-- EXCERPTED TEXT follows --

Child... Losing Your Future?
It has been said that parents who lose a child also lose the
hopes, dreams, and expectations they had for that child. They lose
a part of themselves. They lose their future because their child
represents their sense of ongoing life. Psychologists believe,
because of these reasons, the death of a child is possibly the most
difficult loss of all to accept.
People who have children often feel that parenting is life's
most important role, regardless of the child's age. Therefore, the
death of a child can be a tremendous assault on a parent's very
What to Expect
If your child has died, you will most likely experience several
common reactions of bereavement. However, your grief can be more
acute than normal. You may go into periods of shock and denial. You
will likely become depressed. If you are normally a committed,
caring person, you could find that you do not care about anything
or anyone. You may find yourself preoccupied with the circumstances
of your child's death, recreating them over and over again in your
mind. You may think you see or hear your child. You might have
dreams and nightmares about them.
The intense grief caused by your child's death can take a
physical toll as well. You may lose weight, have difficulty
sleeping, become irritable or listless, or feel short of breath.
Grief has even been known to cause hair loss.
Anger and Guilt
Perhaps the most acute feelings you will experience are
anger and guilt. Because the
death of a child does not follow the normal order of nature, there
is a strong urge to place the blame on someone or something. You
may be angry at the doctors or nurses who could not cure your
child's illness, or at God for "letting" your child die. If your
child died because of a traumatic accident, you may be angry at
whomever you believe caused it. If your child's actions partly
caused the death, you may be angry at him or her and then feel
guilty about your anger toward your child.
Parents often feel terribly guilty for simply living. If you had
an argument with your child or had to discipline him or her shortly
before the death, you may feel guilty for those actions.
You may feel the most guilt because you believe you should have
prevented your child's death. You may find yourself consumed by
thoughts of "if only."
A father tends to suffer guilt over failing to prevent a child's
death. While both parents feel responsible for their child's
safety, men have often been taught that protecting the family is
their primary role.
The Grief Experience
While bereaved parents know they will experience intense grief,
their child's death can have another effect they did not
anticipate. The death could alter their feelings toward each other.
Almost always, the marriage will never be the same. The change
could be for the better or for the worse. However, the relationship
rarely stays the same.
Parents think their grief will be similar because they have lost
the same child. This similar type of mourning rarely happens. The
relationship the father mourns is different from the relationship
the mother mourns because each parent shared a different
relationship with the child.
Fathers may have a more difficult time expressing their grief,
believing on some level that "big boys don't cry," or that they
need to be strong for their surviving family. Unfortunately, this
may keep fathers from working through their grief and resolving it.
It may become necessary to seek counseling or spiritual help.

-- EXCERPTED TEXT concluded --
-- DATA follows --

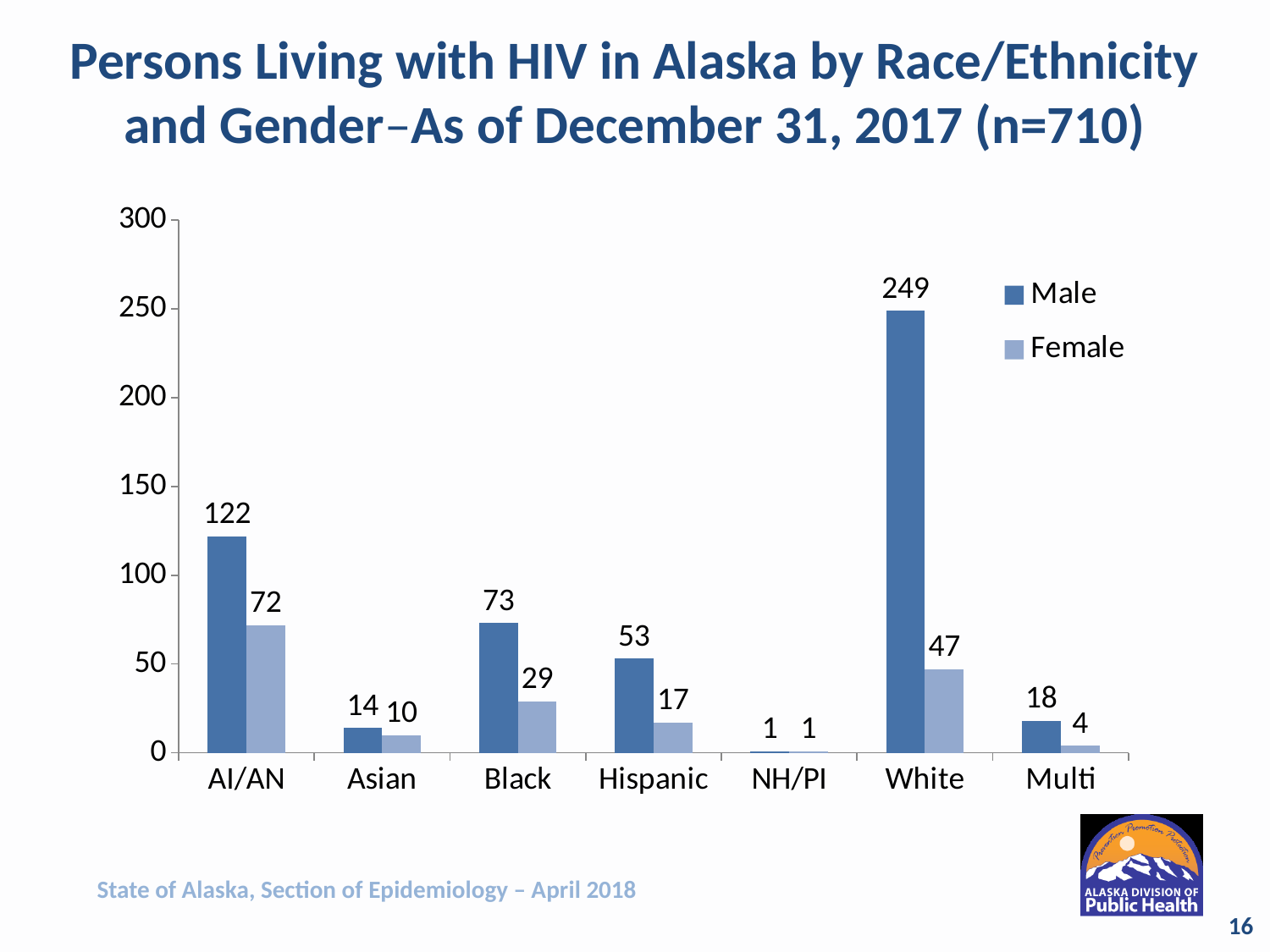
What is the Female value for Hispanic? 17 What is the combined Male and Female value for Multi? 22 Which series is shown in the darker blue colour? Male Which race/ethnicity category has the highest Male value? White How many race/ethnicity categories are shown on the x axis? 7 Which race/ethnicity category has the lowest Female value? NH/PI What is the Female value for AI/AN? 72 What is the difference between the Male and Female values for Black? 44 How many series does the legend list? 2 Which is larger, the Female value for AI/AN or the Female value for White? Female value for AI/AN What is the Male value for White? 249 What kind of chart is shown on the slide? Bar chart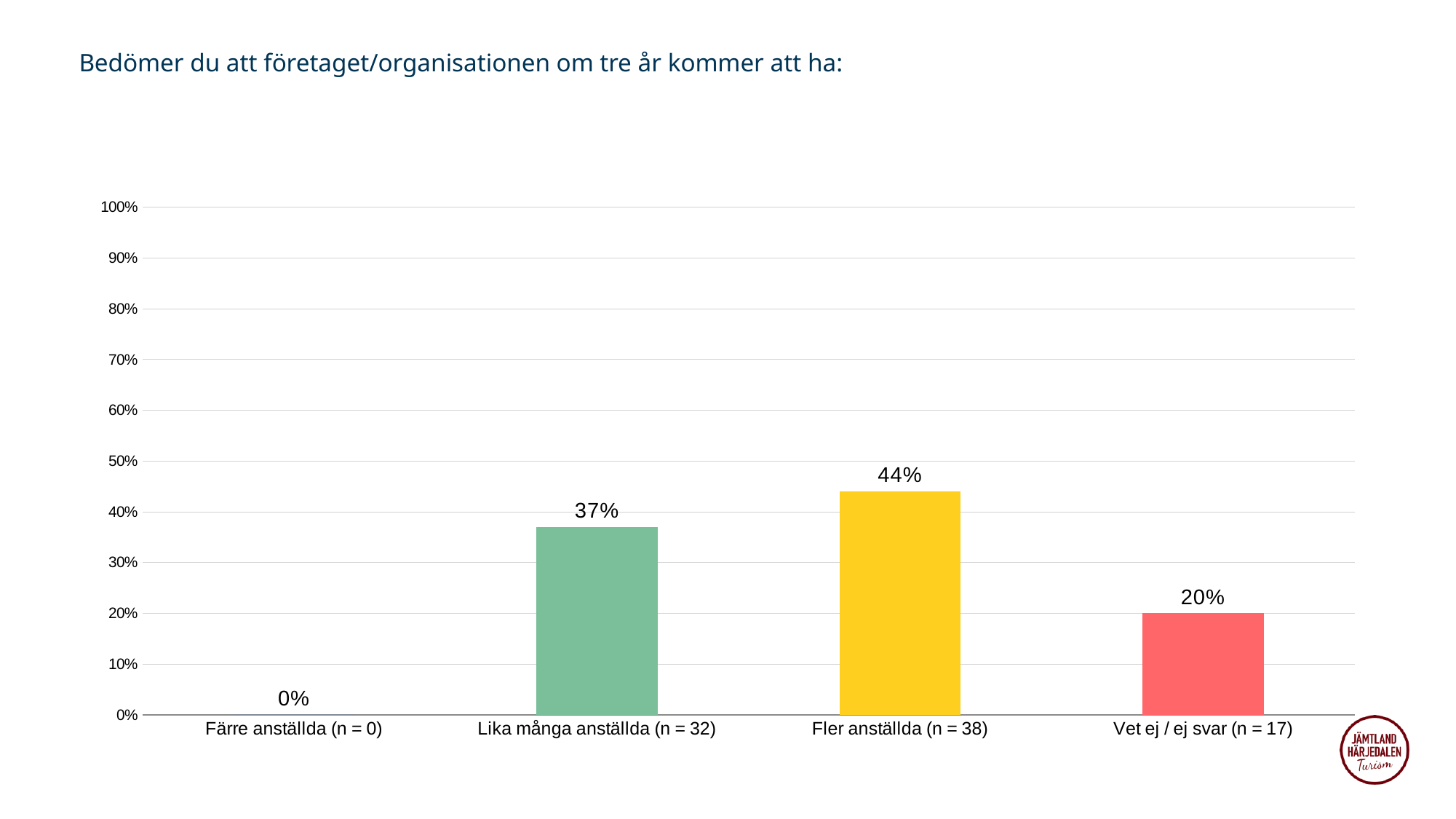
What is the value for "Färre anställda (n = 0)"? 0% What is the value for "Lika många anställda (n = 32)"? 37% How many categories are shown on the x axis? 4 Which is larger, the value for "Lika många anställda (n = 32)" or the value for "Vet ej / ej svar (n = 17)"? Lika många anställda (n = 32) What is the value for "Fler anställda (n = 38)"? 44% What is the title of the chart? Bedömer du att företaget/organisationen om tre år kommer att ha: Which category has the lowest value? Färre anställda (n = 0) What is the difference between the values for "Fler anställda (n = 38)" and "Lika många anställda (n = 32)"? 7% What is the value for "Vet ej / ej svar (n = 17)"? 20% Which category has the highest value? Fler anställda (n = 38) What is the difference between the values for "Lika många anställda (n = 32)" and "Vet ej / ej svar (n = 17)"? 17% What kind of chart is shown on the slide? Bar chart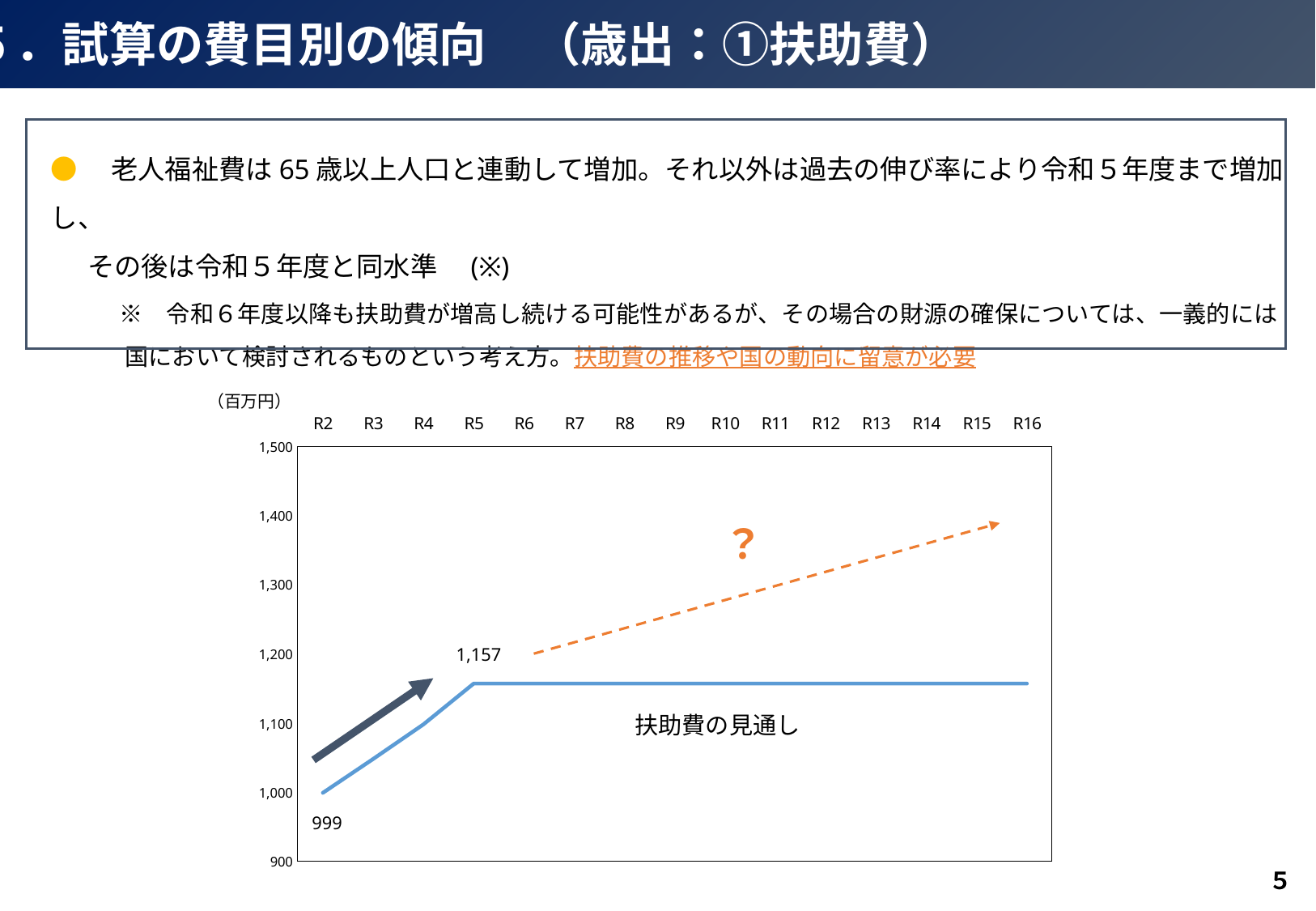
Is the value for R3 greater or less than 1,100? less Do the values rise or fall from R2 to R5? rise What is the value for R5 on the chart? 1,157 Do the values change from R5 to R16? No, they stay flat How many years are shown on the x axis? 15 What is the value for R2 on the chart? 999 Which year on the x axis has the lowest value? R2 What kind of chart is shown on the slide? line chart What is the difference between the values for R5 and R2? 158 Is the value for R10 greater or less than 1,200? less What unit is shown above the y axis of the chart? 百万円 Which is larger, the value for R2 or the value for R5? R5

-- DATA concluded --

TASKS ->
1) Reproduce the passage on losing a child between "Grief has even" and "toward your child.", inclusive.
2) In the passage on losing a child, what have men often been taught is their primary role?
3) Pick up the passage on losing a child at its final sentence and keep writing.

OUTPUTS FOR THE TASKS ->
1)
Grief has even been known to cause hair loss.
Anger and Guilt
Perhaps the most acute feelings you will experience are
anger and guilt. Because the
death of a child does not follow the normal order of nature, there
is a strong urge to place the blame on someone or something. You
may be angry at the doctors or nurses who could not cure your
child's illness, or at God for "letting" your child die. If your
child died because of a traumatic accident, you may be angry at
whomever you believe caused it. If your child's actions partly
caused the death, you may be angry at him or her and then feel
guilty about your anger toward your child.

2) Protecting the family.

3)
Couples may experience difficulty in communicating after the
death of their child. The intensity of grief comes at different
times for each parent. One parent may use work as an escape while
the other finds solace in photo albums and home videos. Dad may
feel the need to box up and store the child's personal belongings
while Mom cannot bear to look at them. A physical resemblance to
the dead child can also cause difficulties between the parents.
A child's death may cause sexual problems within a marriage as
well. Time, patience, and communication are key elements to
resolving these problems. It is not uncommon for these effects to
last up to two years or more following the child's death.
Answering the Questions of Your Other
Your other children will look to you to explain the death to
them. A child's questions will depend on their age, but your
answers should always be honest. Guard against telling children
that their brother or sister is "sleeping," or that "God wanted
their brother or sister." These may simply cause other fears in
your children that may be more difficult to resolve than a more
direct answer. Be direct, without offering more information than
Young children sometimes fantasize that they caused the death by
being mean to the deceased sibling or by fighting with them. In
this case, it is important to assure your child that he/she had
nothing to do with their brother's or sister's death.
Remember, your other children need to resolve their grief. They
will take their cues from you, so support them in their grief by
being open in showing yours. You will not do them any favors by
protecting them from the grieving process; in fact, there is no way
Dealing with Grief
It may not be possible to work through your grief alone. We can
recommend support groups, counselors, books, and videos which deal
specifically with child bereavement. Ask us to recommend a specific
book, or visit your local library.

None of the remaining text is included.